What put me on to this idea originally was a customer’s need. He had an employee who would be in the field with a laptop and Internet access through a Verizon PC card. He was looking for two things: he wanted to be able to see what the employee was doing on the laptop at any given time and he wanted the employee to be able to access the office PC which held their data files. With LogMeIn I was able to accomplish both tasks. With the free service, I setup the access client on 3 of his PCs (the only hitch with this service is you have to be at the PC you want remote access to to initially setup the client; however, I found a way around this (more on this later)). The only hiccup with this part was that the company did not officially support Vista yet (but they did have a beta client which worked just fine). One of these PCs was the data holder, so we setup this one with the LogMeIn Pro subscription, so he has to pay a monthly fee for this, but he did not mind. LogMeIn Pro allows you to transfer files between 2 PCs and perform remote printing. We tried the file transfer feature, which brought up a program similar to a GUI FTP program: you selected a file on one PC and transferred it to a folder on the other PC. BY the way, another great feature of this service is that it is all browser based. I have used it on both IE and Firefox. So, anywhere you are with a PC which has a supported browser, you can connect to the service and access the PCs on your list.
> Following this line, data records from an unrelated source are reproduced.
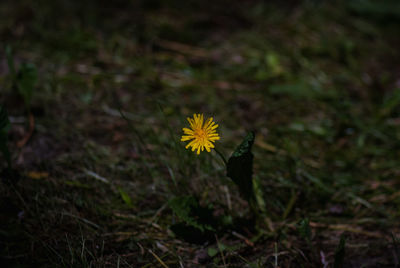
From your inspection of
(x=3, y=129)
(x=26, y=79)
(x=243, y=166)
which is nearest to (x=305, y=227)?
Answer: (x=243, y=166)

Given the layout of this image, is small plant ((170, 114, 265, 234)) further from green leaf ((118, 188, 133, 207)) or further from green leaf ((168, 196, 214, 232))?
green leaf ((118, 188, 133, 207))

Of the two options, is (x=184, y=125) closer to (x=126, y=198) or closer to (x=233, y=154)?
(x=126, y=198)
Finally, today I had to deal with the chicken and the egg wrinkle to all of this: you need to connect to a PC to help a user but that PC is somewhere else. But before you connect to the PC, you have to go to the computer to setup the remote access client. Well, I needed to help my mother. Since she is infamous for having any number of spyware, trojan, etc. programs on her PC, I did not want her to login with my user credentials to download the client. So what I did is create an admin account for her, but only gave her rights to add new PCs. I put in her email address, she was sent an email, and we went through account setup and client download (which took 2 tries, but worked in the end). Once I could see her PC, I removed her admin account, and we were good to go. I was able to connect to her PC and do what needed to be done myself instead of trying to walk her through it. She was thrilled saying, “I guess we won’t have to ship you our PC anymore to work on it.” Hopefully not.

Like I said in the beginning, LogMeIn has other subscriptions and features I have not discussed. But if you do IT support for external users or family and friends, I highly recommend trying the free solution. You can find more information on LogMeIn here. Finally, all my use of this product was done between PCs with broadband Internet connections (except the Verizon card, which still worked fine). I would not recommend trying this over dial-up.